They’ll make drugs seem so evil that ordinary citizens will give up their civil rights just to stop it all. Then Reagan can do whatever he wants.”

  “And what might that be, Patrick?”

  “I… I don’t know. Nuclear war?”

  “So the president takes control of the country just so he can destroy it in a war? Does that make sense, Patrick?”

  “It’s just one possibility.”

  “One among many,” Dr. Kearney said with a nod. “Some possibilities are much more likely than others. What we need to do is help you sort out your worst fears from what really is going on outside the hospital. Do you understand?”

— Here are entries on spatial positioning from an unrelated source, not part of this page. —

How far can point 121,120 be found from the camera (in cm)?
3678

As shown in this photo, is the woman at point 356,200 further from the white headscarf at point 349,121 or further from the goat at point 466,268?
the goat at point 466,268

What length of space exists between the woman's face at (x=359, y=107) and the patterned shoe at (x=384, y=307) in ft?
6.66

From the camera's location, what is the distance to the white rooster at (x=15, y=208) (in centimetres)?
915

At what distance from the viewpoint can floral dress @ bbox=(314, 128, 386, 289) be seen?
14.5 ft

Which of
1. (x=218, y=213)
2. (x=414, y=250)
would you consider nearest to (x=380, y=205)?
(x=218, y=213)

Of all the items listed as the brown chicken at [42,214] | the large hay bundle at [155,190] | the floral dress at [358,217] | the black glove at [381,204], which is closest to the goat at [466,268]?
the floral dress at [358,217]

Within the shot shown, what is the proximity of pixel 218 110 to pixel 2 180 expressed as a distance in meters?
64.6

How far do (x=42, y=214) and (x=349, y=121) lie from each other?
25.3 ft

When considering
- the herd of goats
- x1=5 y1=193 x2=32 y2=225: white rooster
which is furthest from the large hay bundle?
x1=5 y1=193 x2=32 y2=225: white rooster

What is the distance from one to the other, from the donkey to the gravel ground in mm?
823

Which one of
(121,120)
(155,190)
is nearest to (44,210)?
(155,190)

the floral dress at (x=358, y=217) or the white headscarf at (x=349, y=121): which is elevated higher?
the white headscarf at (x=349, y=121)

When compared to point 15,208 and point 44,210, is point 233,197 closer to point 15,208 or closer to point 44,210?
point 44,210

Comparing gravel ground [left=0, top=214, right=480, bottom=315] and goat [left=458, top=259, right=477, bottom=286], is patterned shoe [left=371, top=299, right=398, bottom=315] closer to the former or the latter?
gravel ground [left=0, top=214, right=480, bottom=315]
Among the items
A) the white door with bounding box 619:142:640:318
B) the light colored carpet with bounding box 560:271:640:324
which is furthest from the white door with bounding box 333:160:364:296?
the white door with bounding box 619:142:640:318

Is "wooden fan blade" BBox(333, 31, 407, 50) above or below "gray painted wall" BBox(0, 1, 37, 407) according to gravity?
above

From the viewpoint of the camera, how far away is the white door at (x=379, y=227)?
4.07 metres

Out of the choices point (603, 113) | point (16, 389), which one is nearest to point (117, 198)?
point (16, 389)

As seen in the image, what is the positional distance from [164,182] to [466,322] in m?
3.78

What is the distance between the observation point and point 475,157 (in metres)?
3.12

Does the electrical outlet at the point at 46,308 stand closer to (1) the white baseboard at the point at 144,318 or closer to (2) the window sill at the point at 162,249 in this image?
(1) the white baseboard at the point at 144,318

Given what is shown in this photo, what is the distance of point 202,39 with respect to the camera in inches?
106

  “Yes, well, there’s something else I should tell you.”

  “Please.”

  “I… I used to think about the DEA all the time. And I’ve been afraid to talk about it. Dr. Kearney, you’re the first person I’ve told this to. I… I don’t know how I’ve managed…”

  Dr. Kearney put the note pad back on the desk and closed the chart. Patrick figured that the session was almost over so he hurried to make his point.

  “Why don’t I feel so obsessed by it now?’

  “It could be the Thorazine they gave you in the emergency room,” Dr. Kearney said. “It’s a major tranquilizer used to calm psychotic anxiety.”

  Patrick’s shoulders drooped some more. His nascent relief was all thanks to some drug, after all. This was a bitter irony and he hated it.

  “Have you prescribed Thorazine for me, then?” Patrick asked softly.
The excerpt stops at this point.